Nulla di tutto questo pare realizzarsi nel volgere dello spicchio di vita raccontato, che vive momenti di poesia scenica nel racconto della piccola parentesi di felicità al mare.
L’adattamento di un testo così profondamente letterario a teatro non è cosa agevole. Lo spettacolo, bello e intenso, paradossalmente paga la straordinaria bellezza e violenza delle parole, a cui spesso aggiungere senza togliere risulta impresa difficile.

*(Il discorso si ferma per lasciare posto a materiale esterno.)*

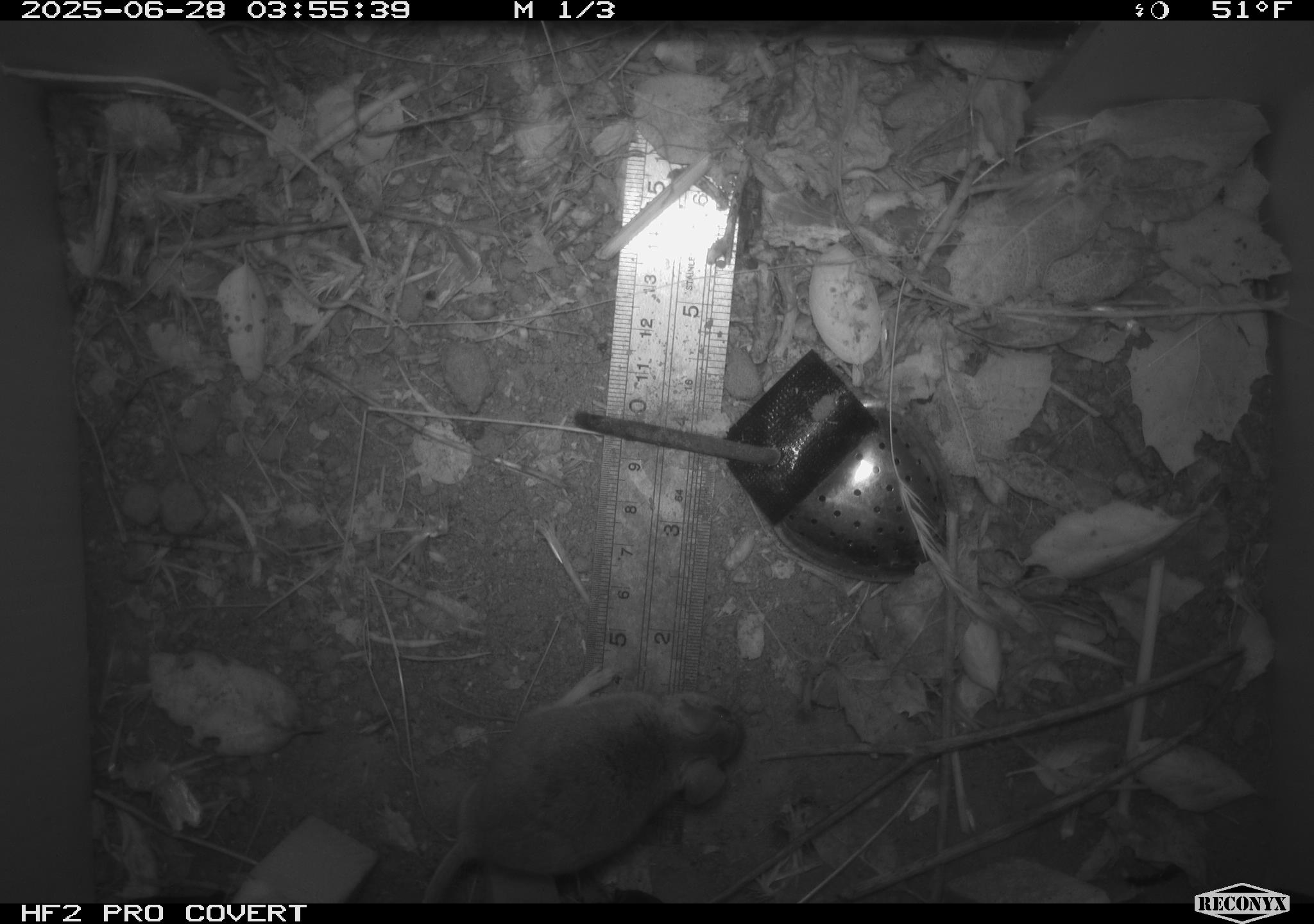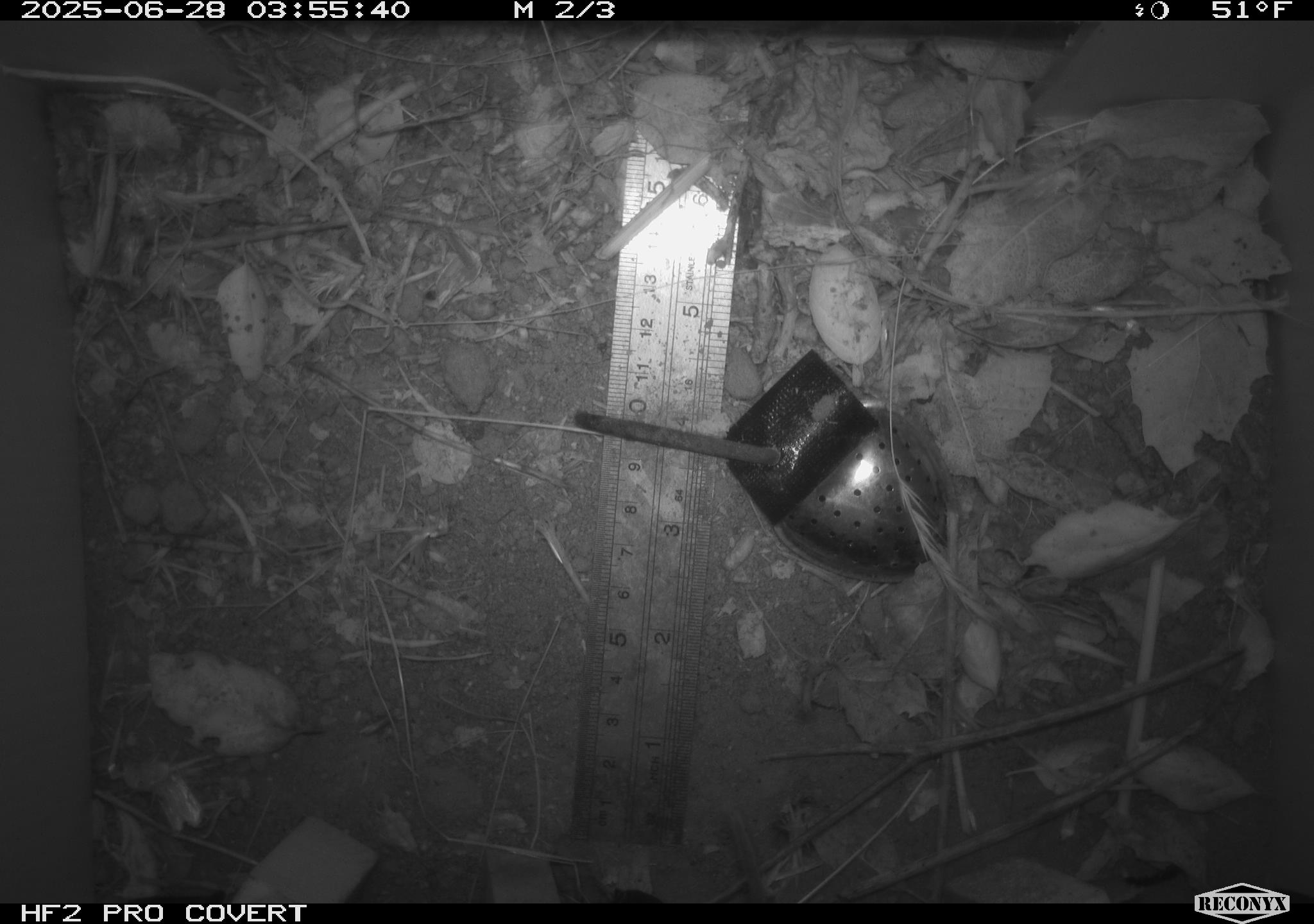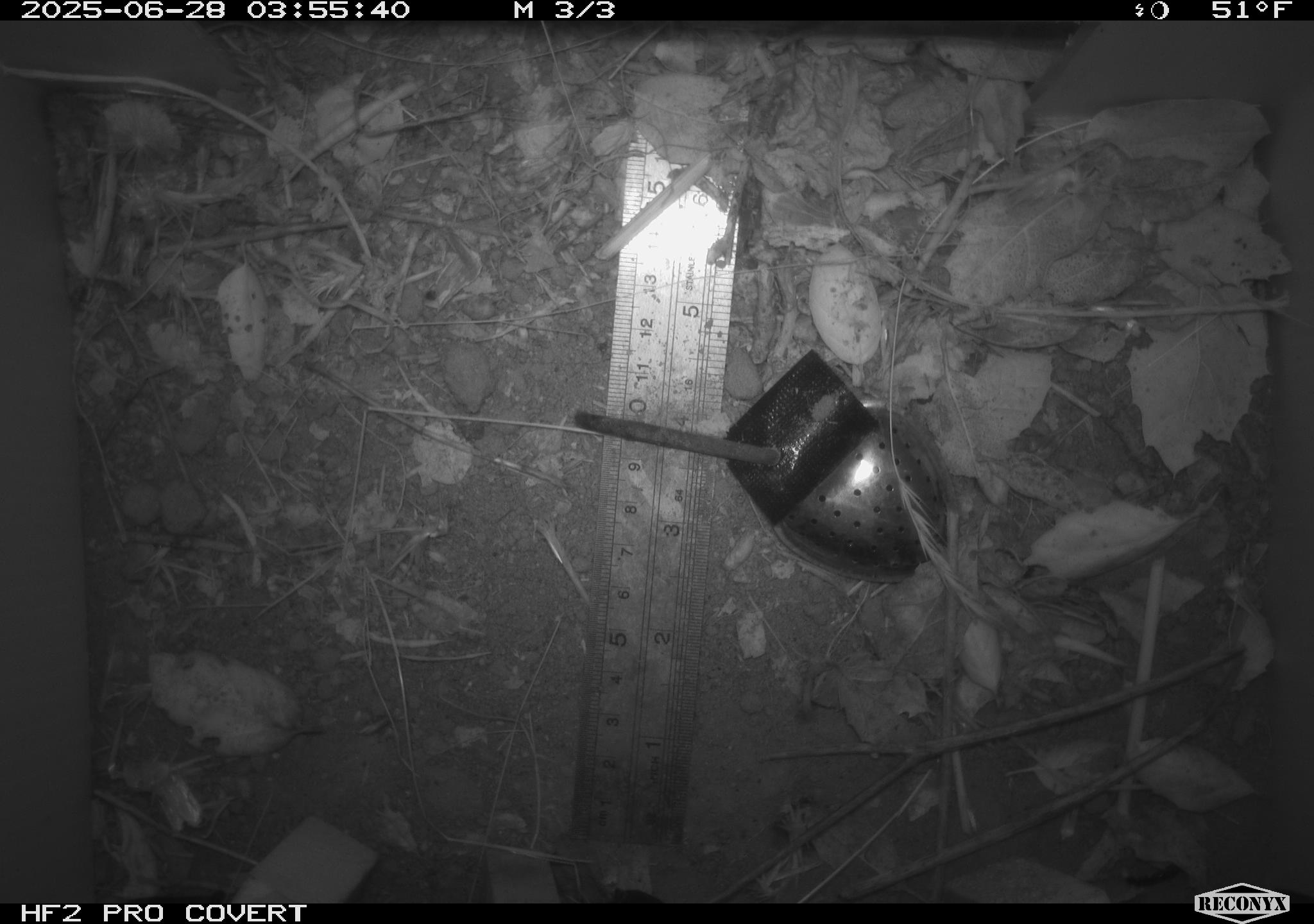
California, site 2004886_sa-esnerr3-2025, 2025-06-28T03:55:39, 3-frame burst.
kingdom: Animalia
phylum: Chordata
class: Mammalia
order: Rodentia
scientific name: Rodentia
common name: rodent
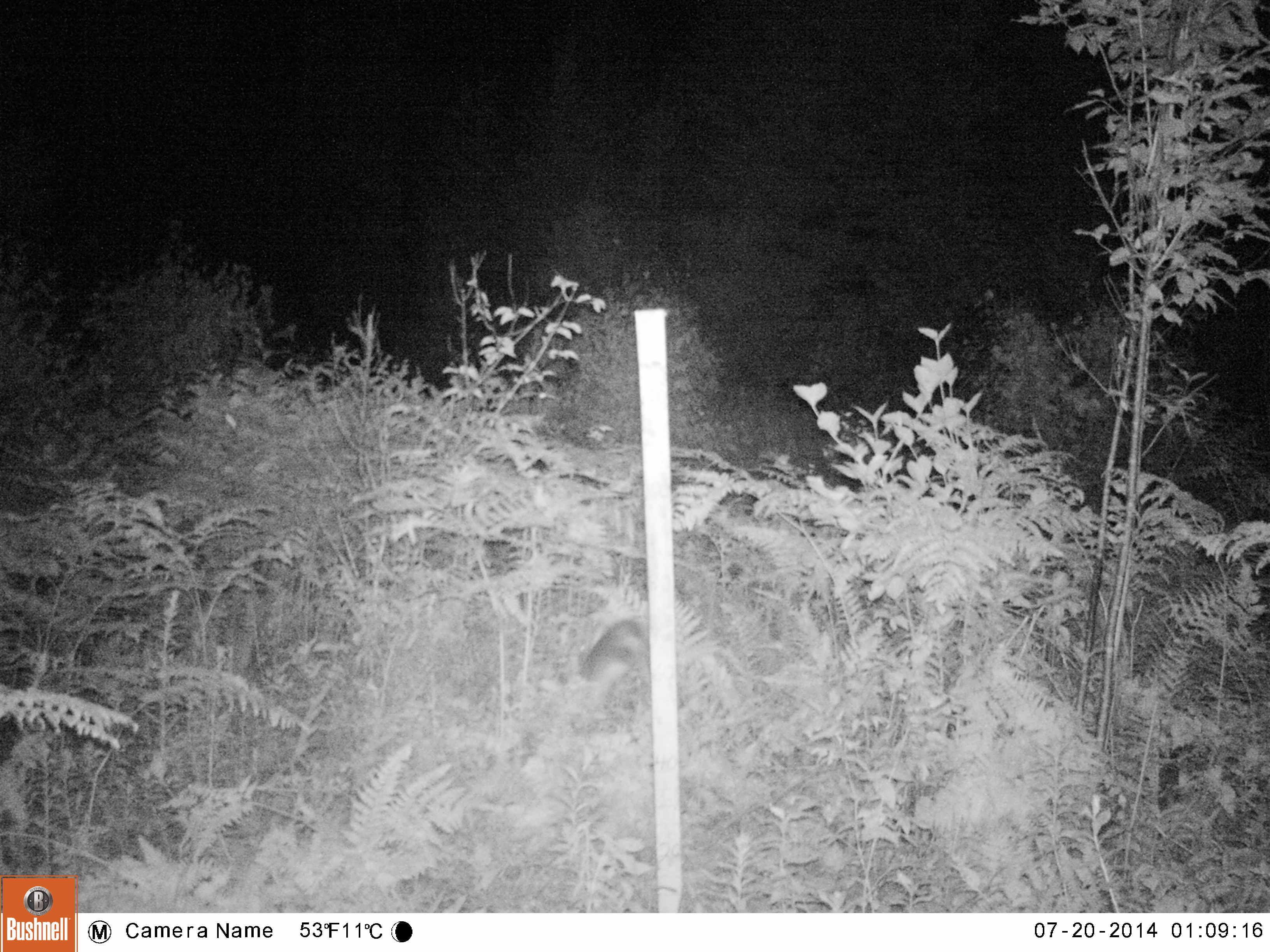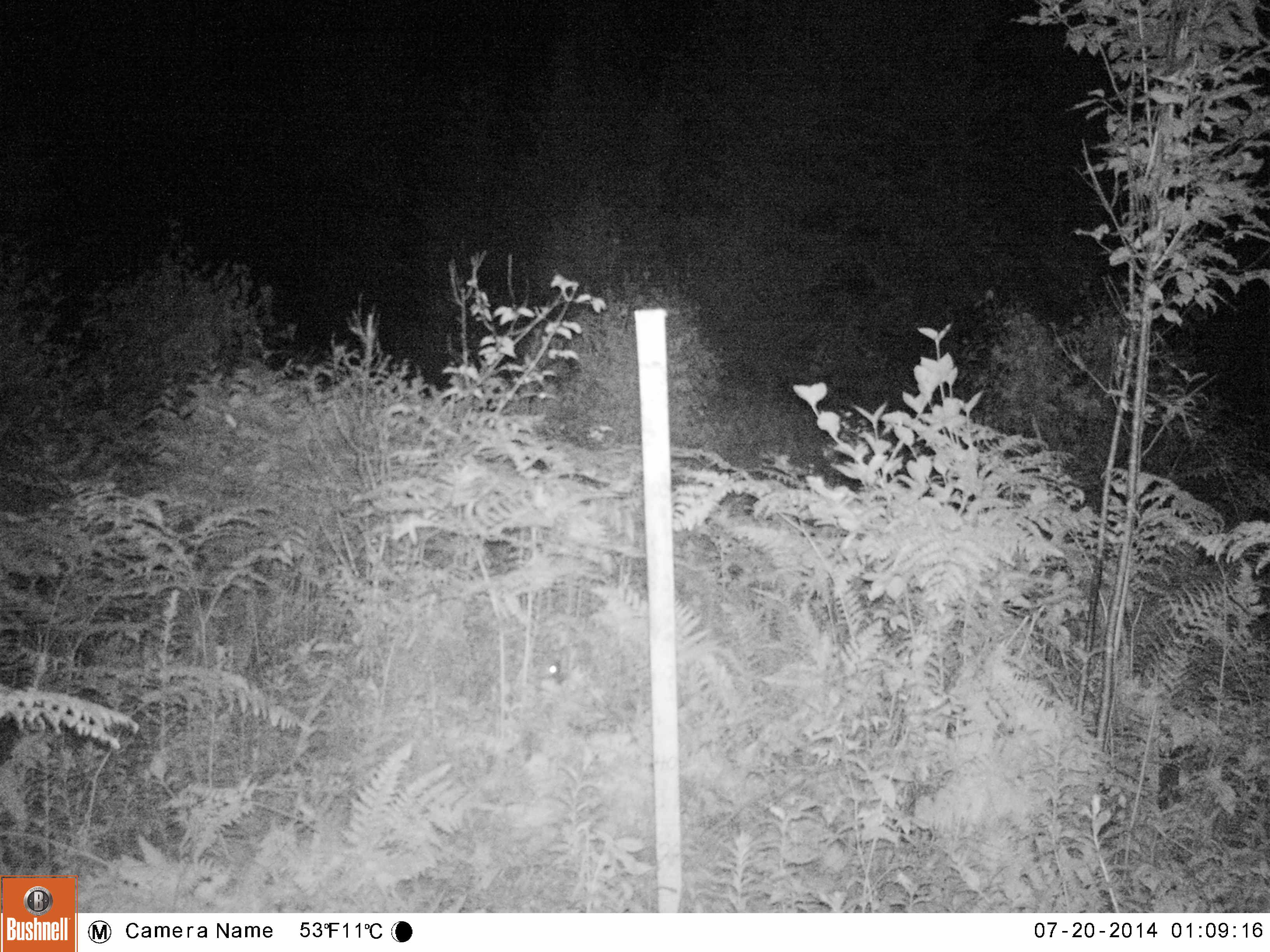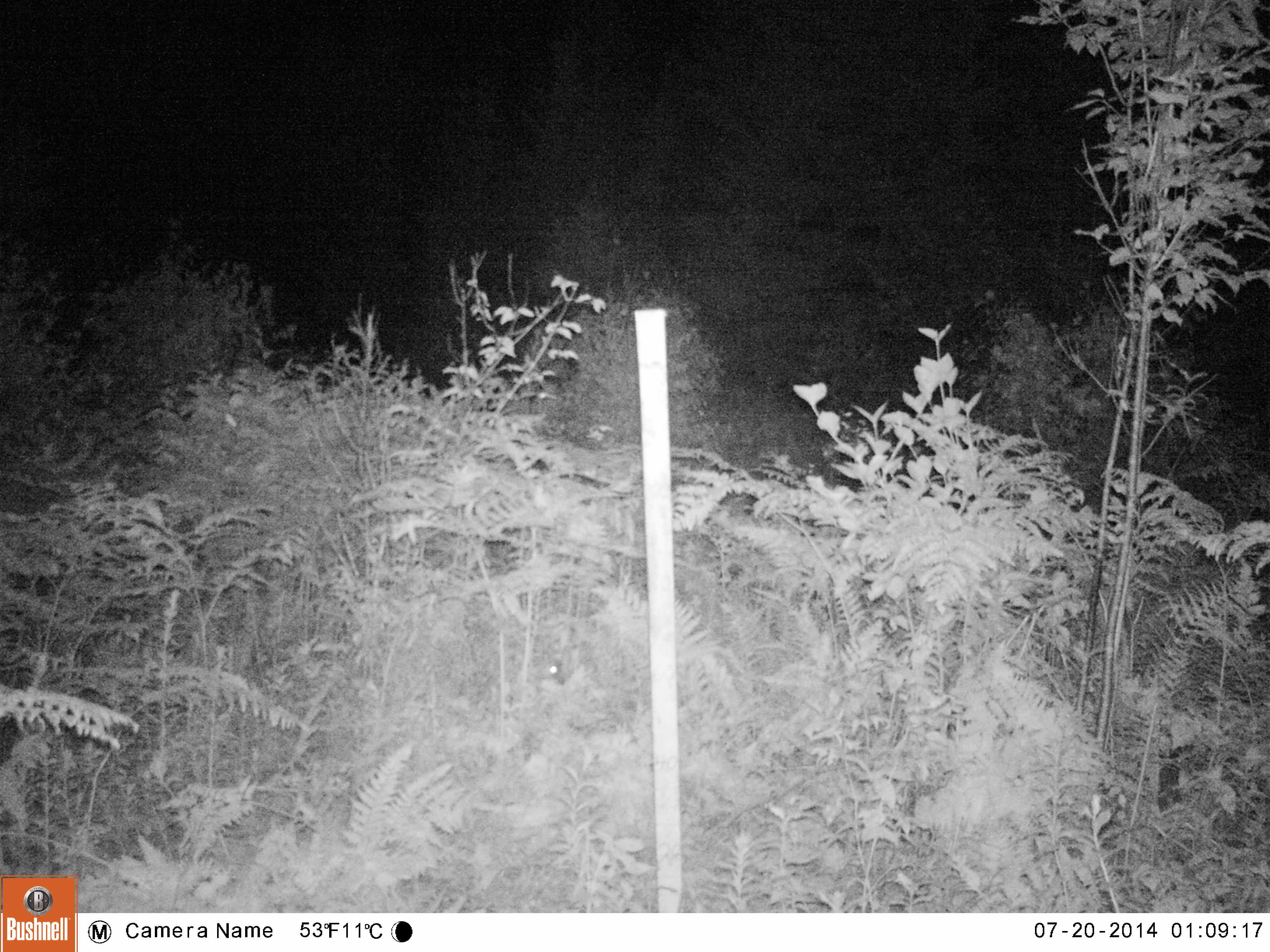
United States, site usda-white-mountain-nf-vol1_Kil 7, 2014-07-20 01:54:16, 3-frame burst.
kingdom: Animalia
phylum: Chordata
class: Mammalia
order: Lagomorpha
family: Leporidae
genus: Lepus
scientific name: Lepus americanus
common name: snowshoe hare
Snowshoe hare (Lepus americanus).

Perchè arricchire un testo narrativo, portato in palcoscenico quasi tal quale, anche solo con una messa in scena ben interpretata, vuol dire togliere spazio alla fantasia di chi legge o ascolta, come l’abbellimento in musica, esercizio di creatività istantanea su tema altrui che risulta sempre insidioso anche per i grandi. Il Bellas Mariposas di Atzeni non perde la sua qualità narrativa nella trasposizione scenica, ma finisce alla fine per essere testualità un po’ ingombrante, in modo tale che la regia, che non vuole usare violenza alla parola scritta, deve di tanto in tanto escogitare qualche idea per interromperla, per inserire pause di vocazione scenica, di alleggerimento del monologo. Entrate e uscite, sospensioni, che non sempre riescono ad evocare tutte profondamente un altrove teatrale che non sia solo figlio dell’universo che la parola crea, come dolcemente e poeticamente avviene, ad esempio, nella scena del bagno a mare, dove l’attrice finisce fradicia, bagnata da bottiglie d’acqua, in un’abluzione che sa di rito purificatore.
Insomma, aggiungere qualcosa ad un bellissimo testo è sempre cosa ardua. Il lavoro di Egum, ben interpretato e ben ambientato, ci racconta e trasmette esperienza della difficoltà di questo genere di sfide.